Air Force One touched down in Singapore’s military Paya Lebar Air Base hours after North Korean leader Kim Jong Un’s Air China plane landed at the city-state’s Changi airport.
Singapore Foreign Minister Vivian Balakrishnan led a delegation that greeted Trump on the tarmac. Trump is set to meet with Prime Minister Lee Hsien Loong on Monday at Istana Palace, where Lee met with Kim on Sunday.
Trump and his foreign policy team headed for Singapore right after he departed a rocky Group of Seven meeting in Canada, where the leaders of six of America’s chief allies expressed opposition to his administration’s tariffs on aluminum and steel.
Trump had further aggravated the group by suggesting that it should re-admit Russia, which had been expelled from the G-8 in 2014 after it annexed Crimea.
Before leaving Canada on Saturday, Trump told reporters that his relationship with the other G-7 leaders would rate 10 out of 10, even though his participation in the summit was hardly full-throated or well-received by fellow world leaders.
The office of German Chancellor Angela Merkel later tweeted a photo that showed Merkel standing, with her hands firmly planted on a table, staring down at Trump, who is seated with his arms folded and eyes glaring. Japanese Prime Minister Shinzo Abe stands next to Trump, also with folded arms, as French President Emmanuel Macron leans in next to Merkel.
Shortly afterward, the White House issued a separate photo showing a sitting Trump speaking as Merkel, Abe and Canadian Prime Minister Justin Trudeau listen.

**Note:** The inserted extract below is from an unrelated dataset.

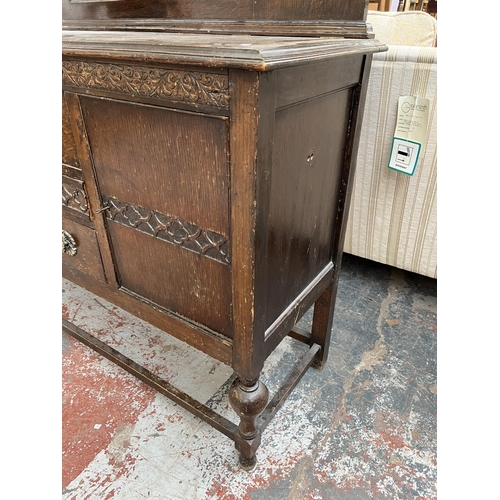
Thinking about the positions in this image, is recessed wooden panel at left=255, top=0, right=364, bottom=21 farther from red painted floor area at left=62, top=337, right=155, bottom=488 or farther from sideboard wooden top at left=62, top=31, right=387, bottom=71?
red painted floor area at left=62, top=337, right=155, bottom=488

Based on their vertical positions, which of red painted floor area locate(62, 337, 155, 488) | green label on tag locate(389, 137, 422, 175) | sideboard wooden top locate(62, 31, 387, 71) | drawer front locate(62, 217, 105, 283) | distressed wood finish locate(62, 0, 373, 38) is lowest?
red painted floor area locate(62, 337, 155, 488)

The G-7 summit participants managed to patch over their disagreements and agree to disagree on some issues in a joint final statement. Yet after leaving the summit, Trump tweeted that he would instruct U.S. officials not to endorse the G-7 statement, after objecting to comments from summit host Trudeau.
Council on Foreign Relations president Richard Haass warned on Twitter that the outcome of the G-7 summit could increase pressure on Trump heading into the Singapore meeting with Kim.

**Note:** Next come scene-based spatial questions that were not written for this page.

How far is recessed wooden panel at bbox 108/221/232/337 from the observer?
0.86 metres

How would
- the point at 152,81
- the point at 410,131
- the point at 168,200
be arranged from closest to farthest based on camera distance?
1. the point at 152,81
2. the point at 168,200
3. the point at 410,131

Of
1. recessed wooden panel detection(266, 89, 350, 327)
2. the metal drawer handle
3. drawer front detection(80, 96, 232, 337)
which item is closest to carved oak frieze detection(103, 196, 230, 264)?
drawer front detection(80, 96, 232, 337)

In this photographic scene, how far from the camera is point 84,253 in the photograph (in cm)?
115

“The unraveling of the G-7 summit works in NK’s favor as @realDonald Trump will not want to bust up 2 summits in a row lest people conclude he is the problem,” Haass tweeted.
Former Obama Undersecretary of State Ellen Tauscher told the Review-Journal, “Yes, trip not off to an auspicious start with the unprecedented Trump-initiated mess at G6” — a reference to the other six nations at the summit in Canada.
However, Olivia Enos, a policy analyst with the conservative Heritage Foundation, argued that “The president’s decision on the G-7 commitments is emblematic of his tendency to seek deals that he sees as optimal and advancing U.S. interests and to forego those he does not. The G-7 is only an indicator for the summit insofar as it is indicative of Trump’s willingness to forego a half-baked deal with North Korea if he thinks Kim Jong Un is not negotiating in good faith.”
The summit is scheduled to begin Tuesday morning at the Capella Hotel in Singapore’s resort-rich Sentosa island. Trump is staying at the Shangri-La Hotel Singapore.
Trump’s talks with Kim will mark the first face-to-face meeting between an American president and North Korean leader.
Trumprecently told reporters he expected to know within a minute whether the summit will result in a good deal. If not, he previously has stated, he is willing to walk away.
Foreign policy solons are watching to see if the two sides can come to an agreement on denuclearization — as Pyongyang and Washington have very different visions of what that entails — but Trump has framed the negotiations in starkly personal terms.
“People don’t know much about him,” Trump said Saturday. “I think he’s going to surprise, on the upside, very much on the upside.”